(EXERCISE PASSAGE begins)

Wednesday 5 October 2011

The Matryoshka Router

Filed under: Networking — Didier Stevens @ 0:00

I had an unpleasant surprise when I connected a new Cisco 887W router I had just configured to the Internet via its ADSL interface.

As it was the first time I worked with a 887, I did an nmap scan of its ADSL interface to check that I had closed all ports. Surprise: ports 2002, 4002, 6002 and 9002 were open. Even bigger surprise: I could logon via telnet to these ports with the default password, although I had changed it…

I’m omitting the details of how I figured out what went wrong, so here is the explanation.

The 887W has a wireless interface. But in this particular router, the wireless interface is not integrated in IOS (that’s Cisco’s IOS, not Apple’s iOS) like in other wireless routers like the 877W. In the 887W, the wireless interface is a service module with its own IOS and configuration. Both devices communicate with each other via a Gigabit interface.

The router IOS can be accesses via the serial console. The wireless IOS not (at least not directly).

(EXERCISE PASSAGE ends)

TO-DO ITEM A
State whether each statement agrees with the router post, answering yes or no and quoting the words of the router post that decide it: (i) In the 887W, the wireless interface is integrated in IOS. (ii) The author could log on via telnet to the open ports with the default password. (iii) The wireless IOS can be reached directly through the serial console.
TO-DO ITEM B
Retype the router post from "The 887W has" up to and including "a Gigabit interface.".
The entries after the router post are not needed for this exercise.

(DATA LISTING begins)

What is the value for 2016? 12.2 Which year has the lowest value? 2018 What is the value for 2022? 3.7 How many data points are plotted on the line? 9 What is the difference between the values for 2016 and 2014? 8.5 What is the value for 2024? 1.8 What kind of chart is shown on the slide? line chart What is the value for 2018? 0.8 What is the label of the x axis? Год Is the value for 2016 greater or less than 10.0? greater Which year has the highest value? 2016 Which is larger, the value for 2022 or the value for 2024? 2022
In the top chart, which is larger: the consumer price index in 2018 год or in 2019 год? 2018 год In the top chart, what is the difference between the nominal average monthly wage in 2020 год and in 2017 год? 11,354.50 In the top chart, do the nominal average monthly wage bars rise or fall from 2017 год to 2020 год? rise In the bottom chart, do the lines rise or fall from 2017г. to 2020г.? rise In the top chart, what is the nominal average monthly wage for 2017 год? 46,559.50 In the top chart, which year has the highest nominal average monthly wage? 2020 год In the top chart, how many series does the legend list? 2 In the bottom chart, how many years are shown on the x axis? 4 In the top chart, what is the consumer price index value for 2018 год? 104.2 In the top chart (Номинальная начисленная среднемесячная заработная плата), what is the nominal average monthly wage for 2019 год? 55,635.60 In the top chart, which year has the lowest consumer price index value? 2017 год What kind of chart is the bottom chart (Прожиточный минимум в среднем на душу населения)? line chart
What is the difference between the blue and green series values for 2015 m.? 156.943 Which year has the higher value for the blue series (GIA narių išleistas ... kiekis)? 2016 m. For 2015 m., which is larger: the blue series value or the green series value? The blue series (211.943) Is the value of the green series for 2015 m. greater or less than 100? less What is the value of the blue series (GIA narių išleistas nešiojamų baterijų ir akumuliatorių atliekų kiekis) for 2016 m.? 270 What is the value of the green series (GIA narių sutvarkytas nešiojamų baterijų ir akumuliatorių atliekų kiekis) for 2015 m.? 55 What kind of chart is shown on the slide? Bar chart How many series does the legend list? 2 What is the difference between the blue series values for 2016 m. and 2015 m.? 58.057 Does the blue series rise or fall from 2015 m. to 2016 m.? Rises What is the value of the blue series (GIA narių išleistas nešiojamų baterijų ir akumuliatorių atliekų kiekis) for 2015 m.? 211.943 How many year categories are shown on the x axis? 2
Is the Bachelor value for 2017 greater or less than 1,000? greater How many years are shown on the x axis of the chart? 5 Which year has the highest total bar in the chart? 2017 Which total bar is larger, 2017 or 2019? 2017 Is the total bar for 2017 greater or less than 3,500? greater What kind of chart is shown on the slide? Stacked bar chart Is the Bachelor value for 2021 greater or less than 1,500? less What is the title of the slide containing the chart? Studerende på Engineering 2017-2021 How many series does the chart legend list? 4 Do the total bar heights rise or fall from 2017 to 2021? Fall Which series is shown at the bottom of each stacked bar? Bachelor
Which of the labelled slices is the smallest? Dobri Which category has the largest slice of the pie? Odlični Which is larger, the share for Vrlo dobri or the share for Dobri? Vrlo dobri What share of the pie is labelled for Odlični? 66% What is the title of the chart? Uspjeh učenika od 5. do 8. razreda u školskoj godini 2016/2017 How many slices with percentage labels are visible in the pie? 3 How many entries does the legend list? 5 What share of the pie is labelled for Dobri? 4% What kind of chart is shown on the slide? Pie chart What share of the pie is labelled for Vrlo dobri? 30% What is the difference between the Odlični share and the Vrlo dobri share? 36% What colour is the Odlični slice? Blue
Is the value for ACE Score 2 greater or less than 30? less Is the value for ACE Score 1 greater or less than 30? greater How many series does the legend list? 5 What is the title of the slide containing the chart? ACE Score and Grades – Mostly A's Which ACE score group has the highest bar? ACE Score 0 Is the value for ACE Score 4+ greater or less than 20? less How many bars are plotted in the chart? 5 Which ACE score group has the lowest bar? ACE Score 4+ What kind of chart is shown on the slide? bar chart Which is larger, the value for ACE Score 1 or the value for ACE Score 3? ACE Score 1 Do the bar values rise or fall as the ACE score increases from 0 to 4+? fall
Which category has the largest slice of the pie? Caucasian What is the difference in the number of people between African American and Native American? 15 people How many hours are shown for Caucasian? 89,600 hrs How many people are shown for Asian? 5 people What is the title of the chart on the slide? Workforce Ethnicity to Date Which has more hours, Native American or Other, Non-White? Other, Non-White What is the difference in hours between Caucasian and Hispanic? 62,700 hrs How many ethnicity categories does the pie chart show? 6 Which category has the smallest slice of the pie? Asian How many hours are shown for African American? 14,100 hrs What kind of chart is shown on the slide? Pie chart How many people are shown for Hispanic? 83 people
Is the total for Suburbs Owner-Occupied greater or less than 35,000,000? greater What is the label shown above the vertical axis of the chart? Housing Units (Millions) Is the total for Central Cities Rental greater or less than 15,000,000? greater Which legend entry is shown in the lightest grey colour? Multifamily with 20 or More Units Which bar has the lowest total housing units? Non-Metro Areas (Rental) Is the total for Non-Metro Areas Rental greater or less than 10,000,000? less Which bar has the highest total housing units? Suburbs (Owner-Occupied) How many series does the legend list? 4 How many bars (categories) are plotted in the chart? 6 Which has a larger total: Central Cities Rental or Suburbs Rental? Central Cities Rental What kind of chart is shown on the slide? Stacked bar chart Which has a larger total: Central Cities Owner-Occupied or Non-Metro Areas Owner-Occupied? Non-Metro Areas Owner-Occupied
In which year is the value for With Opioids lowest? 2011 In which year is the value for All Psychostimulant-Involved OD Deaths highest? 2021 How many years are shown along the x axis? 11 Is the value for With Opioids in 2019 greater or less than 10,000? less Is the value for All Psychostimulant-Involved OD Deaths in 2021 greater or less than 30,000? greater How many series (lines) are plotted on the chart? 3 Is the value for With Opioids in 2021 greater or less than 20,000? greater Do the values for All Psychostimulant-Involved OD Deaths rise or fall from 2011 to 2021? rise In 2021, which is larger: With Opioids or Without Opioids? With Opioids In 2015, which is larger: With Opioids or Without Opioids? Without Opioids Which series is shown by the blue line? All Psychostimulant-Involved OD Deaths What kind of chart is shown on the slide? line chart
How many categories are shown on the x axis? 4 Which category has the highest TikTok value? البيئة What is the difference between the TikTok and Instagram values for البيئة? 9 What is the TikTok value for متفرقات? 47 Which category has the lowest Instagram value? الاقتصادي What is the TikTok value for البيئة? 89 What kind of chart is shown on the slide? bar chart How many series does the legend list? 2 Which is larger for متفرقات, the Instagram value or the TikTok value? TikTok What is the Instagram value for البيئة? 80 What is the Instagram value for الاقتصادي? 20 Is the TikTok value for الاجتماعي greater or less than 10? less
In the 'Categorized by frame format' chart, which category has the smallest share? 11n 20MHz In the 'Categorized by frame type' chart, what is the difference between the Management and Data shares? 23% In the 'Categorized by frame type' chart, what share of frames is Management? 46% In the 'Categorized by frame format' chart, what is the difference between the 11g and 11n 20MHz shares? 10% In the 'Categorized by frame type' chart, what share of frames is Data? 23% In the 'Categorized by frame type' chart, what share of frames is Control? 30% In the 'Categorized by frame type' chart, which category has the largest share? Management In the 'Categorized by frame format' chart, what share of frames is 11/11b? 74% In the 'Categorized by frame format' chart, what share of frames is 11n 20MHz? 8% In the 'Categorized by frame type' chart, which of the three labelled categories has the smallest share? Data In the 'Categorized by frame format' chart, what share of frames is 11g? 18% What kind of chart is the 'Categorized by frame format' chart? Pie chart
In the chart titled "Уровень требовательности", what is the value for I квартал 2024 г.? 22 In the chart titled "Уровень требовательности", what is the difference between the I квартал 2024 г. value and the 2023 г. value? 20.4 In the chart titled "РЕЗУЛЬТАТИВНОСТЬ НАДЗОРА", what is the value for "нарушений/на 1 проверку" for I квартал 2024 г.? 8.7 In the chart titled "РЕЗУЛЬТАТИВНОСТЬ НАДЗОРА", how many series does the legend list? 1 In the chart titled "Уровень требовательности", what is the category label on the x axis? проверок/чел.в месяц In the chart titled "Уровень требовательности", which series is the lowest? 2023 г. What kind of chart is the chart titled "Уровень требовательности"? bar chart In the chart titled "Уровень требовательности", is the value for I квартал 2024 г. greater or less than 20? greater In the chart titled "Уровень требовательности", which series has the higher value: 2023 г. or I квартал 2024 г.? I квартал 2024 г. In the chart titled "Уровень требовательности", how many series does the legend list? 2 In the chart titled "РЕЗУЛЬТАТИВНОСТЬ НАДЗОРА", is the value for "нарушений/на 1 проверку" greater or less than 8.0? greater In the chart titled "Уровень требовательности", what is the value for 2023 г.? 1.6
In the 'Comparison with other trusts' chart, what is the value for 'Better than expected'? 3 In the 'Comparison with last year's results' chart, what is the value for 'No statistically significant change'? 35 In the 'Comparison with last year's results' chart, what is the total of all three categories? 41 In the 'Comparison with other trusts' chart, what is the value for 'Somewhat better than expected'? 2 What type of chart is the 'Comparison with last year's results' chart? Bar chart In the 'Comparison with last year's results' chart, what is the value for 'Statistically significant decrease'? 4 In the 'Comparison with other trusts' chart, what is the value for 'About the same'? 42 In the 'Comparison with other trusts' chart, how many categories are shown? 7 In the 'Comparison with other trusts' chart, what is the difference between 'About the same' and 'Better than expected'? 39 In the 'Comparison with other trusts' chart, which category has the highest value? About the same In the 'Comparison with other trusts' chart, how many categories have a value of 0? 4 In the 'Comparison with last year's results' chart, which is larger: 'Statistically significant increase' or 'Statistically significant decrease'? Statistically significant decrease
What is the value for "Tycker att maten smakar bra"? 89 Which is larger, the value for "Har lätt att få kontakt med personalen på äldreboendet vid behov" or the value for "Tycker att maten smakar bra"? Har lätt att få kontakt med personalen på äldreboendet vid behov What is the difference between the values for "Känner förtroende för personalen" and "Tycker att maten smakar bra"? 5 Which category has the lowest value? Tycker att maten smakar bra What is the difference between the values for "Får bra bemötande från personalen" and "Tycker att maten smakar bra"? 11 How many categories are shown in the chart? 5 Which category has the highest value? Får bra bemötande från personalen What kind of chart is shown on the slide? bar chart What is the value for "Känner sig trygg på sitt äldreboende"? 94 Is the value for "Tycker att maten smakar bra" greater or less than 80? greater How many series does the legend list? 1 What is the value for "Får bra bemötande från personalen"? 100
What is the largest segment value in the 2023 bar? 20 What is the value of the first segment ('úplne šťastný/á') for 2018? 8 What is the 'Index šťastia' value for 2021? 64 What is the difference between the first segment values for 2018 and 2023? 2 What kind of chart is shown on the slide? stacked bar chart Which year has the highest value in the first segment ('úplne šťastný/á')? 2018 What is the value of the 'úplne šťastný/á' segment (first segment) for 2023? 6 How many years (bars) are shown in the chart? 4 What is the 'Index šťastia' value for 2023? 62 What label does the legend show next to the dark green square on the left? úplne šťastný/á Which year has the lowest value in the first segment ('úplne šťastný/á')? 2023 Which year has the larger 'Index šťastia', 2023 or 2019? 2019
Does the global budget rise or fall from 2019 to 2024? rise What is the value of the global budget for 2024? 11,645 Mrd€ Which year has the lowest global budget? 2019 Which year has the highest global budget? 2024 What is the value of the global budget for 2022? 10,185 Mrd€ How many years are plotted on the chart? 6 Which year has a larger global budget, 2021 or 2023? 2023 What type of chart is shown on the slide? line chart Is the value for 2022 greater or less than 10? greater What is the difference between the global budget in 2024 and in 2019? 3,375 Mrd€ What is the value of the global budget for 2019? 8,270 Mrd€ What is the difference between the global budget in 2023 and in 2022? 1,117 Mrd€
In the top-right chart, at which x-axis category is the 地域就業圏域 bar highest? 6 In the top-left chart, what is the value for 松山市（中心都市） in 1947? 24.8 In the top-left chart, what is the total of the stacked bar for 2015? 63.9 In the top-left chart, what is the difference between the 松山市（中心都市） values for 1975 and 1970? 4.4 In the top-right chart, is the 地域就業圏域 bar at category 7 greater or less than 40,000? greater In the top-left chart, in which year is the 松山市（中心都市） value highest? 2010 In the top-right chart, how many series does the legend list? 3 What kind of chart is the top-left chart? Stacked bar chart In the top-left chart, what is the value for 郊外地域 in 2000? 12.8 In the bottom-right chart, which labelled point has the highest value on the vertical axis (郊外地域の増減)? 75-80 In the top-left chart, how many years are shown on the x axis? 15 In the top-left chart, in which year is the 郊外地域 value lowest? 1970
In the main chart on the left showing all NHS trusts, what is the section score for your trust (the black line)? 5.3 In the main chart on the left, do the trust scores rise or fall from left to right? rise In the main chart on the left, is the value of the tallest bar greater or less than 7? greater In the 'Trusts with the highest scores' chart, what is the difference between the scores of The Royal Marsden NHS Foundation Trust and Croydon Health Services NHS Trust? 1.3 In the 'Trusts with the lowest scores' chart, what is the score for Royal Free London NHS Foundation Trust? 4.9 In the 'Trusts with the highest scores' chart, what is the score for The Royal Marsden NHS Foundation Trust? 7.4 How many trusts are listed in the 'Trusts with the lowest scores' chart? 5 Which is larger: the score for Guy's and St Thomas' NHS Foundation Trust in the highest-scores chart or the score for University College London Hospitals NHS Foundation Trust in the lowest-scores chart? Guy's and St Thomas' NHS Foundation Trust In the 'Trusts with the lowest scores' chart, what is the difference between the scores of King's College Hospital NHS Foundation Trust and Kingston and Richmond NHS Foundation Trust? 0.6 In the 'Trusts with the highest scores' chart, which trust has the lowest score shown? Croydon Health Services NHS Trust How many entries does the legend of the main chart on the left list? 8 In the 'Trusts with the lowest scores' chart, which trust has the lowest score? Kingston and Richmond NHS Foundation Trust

(DATA LISTING ends)

WORKED SOLUTION A
(i) No: "In the 887W, the wireless interface is a service module with its own IOS and configuration."
(ii) Yes: "I could logon via telnet to these ports with the default password"
(iii) No: "The wireless IOS not (at least not directly)."

WORKED SOLUTION B
The 887W has a wireless interface. But in this particular router, the wireless interface is not integrated in IOS (that’s Cisco’s IOS, not Apple’s iOS) like in other wireless routers like the 877W. In the 887W, the wireless interface is a service module with its own IOS and configuration. Both devices communicate with each other via a Gigabit interface.